Laborers break ground on $22 million training center on North Broad

The Laborers’ District Council and Temple University are collaborating to bring jobs to North Philadelphia.

Spirits were high as labor leaders, politicians and neighborhood partners broke ground at Broad and Thompson streets.

For North Philadelphia’s aspiring laborers, pathways to better jobs are coming closer to home—and local politicians, building trades workers and university partners are cheering the opportunity.

The Laborers’ District Council (LDC)—the only majority black buildings trades union in the city—held a jubilant groundbreaking ceremony for a $22 million, 66,000-square-foot training and learning center Dec. 6. The three-story facility at Broad and Thompson streets, which borders Temple University’s soccer field, will provide technical training geared toward the next generation of professional construction craft laborers.

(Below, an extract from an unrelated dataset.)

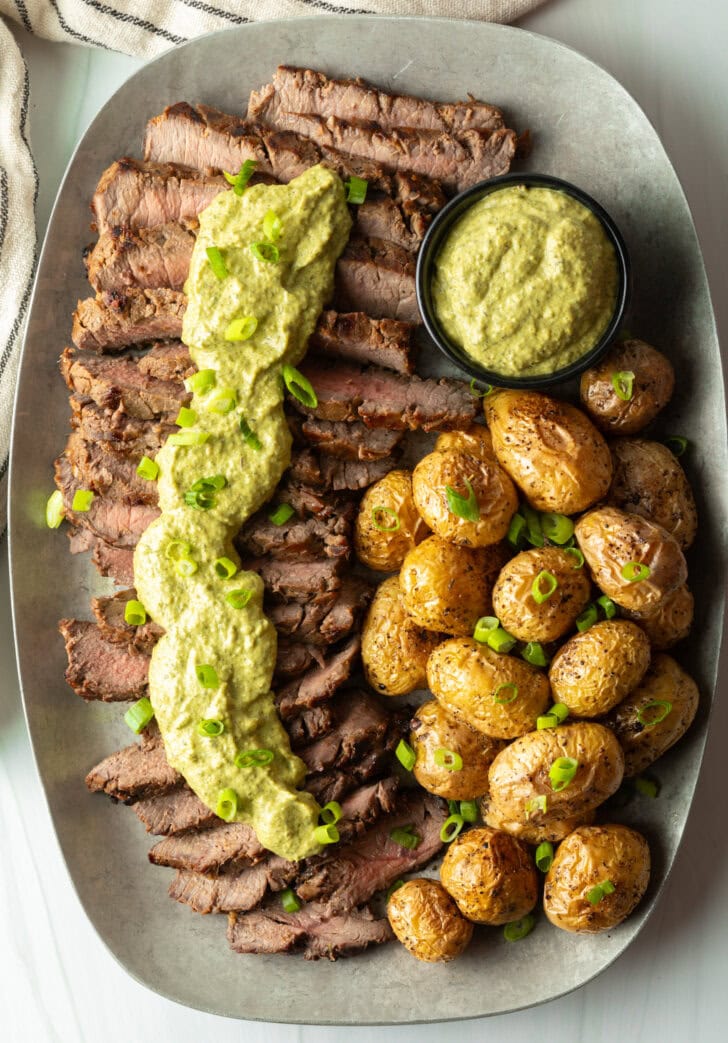 Strips of steak topped with creamy poblano sauce with a side of roasted baby potatoes.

Temple University will serve as an educational partner at the center to increase learning opportunities for LDC members and the surrounding community.

“Being just blocks away from each other presents a greater opportunity to align our workforce development efforts,” said Shirley Moy, who leads Temple’s Lenfest North Philadelphia Workforce Initiative. Moy said she’s excited about the center’s proximity to neighbors and the increased potential of connecting them to the building trades. 

“North Philadelphians ultimately want to get a job that pays well,” Moy said. “Through Temple’s Lenfest North Philadelphia Workforce Initiative, I think we can help prepare individuals for the pipeline into this career, support them through the training period and leverage our relationship with construction companies to hire them.”  

Bill Bergman, Temple’s vice president of public affairs, agreed. 

“This is about the future of North Broad Street and all the people around it,” Bergman said. “We are absolutely excited about this opportunity to become a partner with the laborers, and we welcome them to the neighborhood.”

Representatives from labor and local government underscored the importance of bringing the LDC, which until now has conducted trainings in the suburb of Exton, into the heart of the city.

“We need this more than we need fresh air,” said Patrick Eiding, president of the Philadelphia Council AFL-CIO, which represents more than 100 local unions.

“When I was told that there was some conversation about bringing [the LDC] to this location, I said, ‘When can we start digging?’” said City Council President Darrell Clarke.

Clarke pointed out that this is the latest of several major developments on North Broad Street, including the Divine Lorraine, which reopened in 2017, and the Met, which reopened Dec. 3.

“This is special because it’s about people,” Clarke said. “It’s about those individuals aiming to have family-sustaining opportunities.”

“I love it,” said Shalimar Thomas, executive director of the North Broad Renaissance. “This means continued growth and development for North Broad and a level of excitement that we can continue to build on.” 

Samuel Staten Sr., a local labor leader who passed away in 2016, was said by many to be looking over the groundbreaking in spirit.

“Mr. Staten worked for this his whole life,” said John Dougherty, business manager of the Building and Construction Trades Council. “This is a dream come true.”

The building will be named for Staten’s son, Samuel Staten Jr., who, like his father, found the stability of both employment and leadership in the building trades.